Emerging countries currencies can continue to lose on risk
>> Friday, January 23, 2009
Emerging-market currencies will extend losses in the first quarter as investors’ appetite for risk worsens amid the global recession, according to Brown Brothers Harriman & Co. in New York,reported Bloomberg.com.
“Markets are only now beginning to fully appreciate the heightened risks to the global economic outlook and emerging markets remain vulnerable to class-wide waves of selling,” according to a weekly outlook report from Brown Brothers issued yesterday. “We remain most negative on emerging Europe, Middle East and African currencies due to poor fundamentals and are most constructive on Asian currencies in this environment.”
Investors should continue to buy dollars on dips against emerging-market currencies, the report said.
China on the other hand refuted U.S. President Barack Obama’s claims that China is manipulating its currency because economic conditions for the Yuan to gain “don’t exist".
The global recession has narrowed China’s trade surplus in the past few months and reduced inflows of dollars, cooling demand for the nation’s currency, Hua, chief economist at China Construction Bank Corp and formerly a senior economist at the World Bank, said in a telephone interview. China Construction is the nation’s second-largest lender.
“Naturally the conditions for the Yuan’s appreciation don’t exist any more,” he said. “The Yuan can’t be strong also because the dollar has much strengthened versus other currencies in the past few months.”

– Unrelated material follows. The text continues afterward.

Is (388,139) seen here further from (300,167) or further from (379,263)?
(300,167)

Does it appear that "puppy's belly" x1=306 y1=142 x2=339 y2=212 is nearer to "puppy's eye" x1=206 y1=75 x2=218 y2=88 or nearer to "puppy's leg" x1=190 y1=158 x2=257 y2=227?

The new U.S. administration believes China is “manipulating” its currency, Timothy Geithner, Obama’s nominee for Treasury secretary, told lawmakers yesterday. The Yuan’s appreciation halted in July, after the currency gained 21 percent since a dollar peg was scrapped in July 2005.“I was very disappointed and surprised at the remarks,” Hua said. “We are concerned about rising trade protectionism in the U.S.”
China’s currency fell 0.08 percent to 6.8429 per dollar as of 1:08 p.m. in Shanghai, from 6.8371 yesterday, according to the China Foreign Exchange Trade System.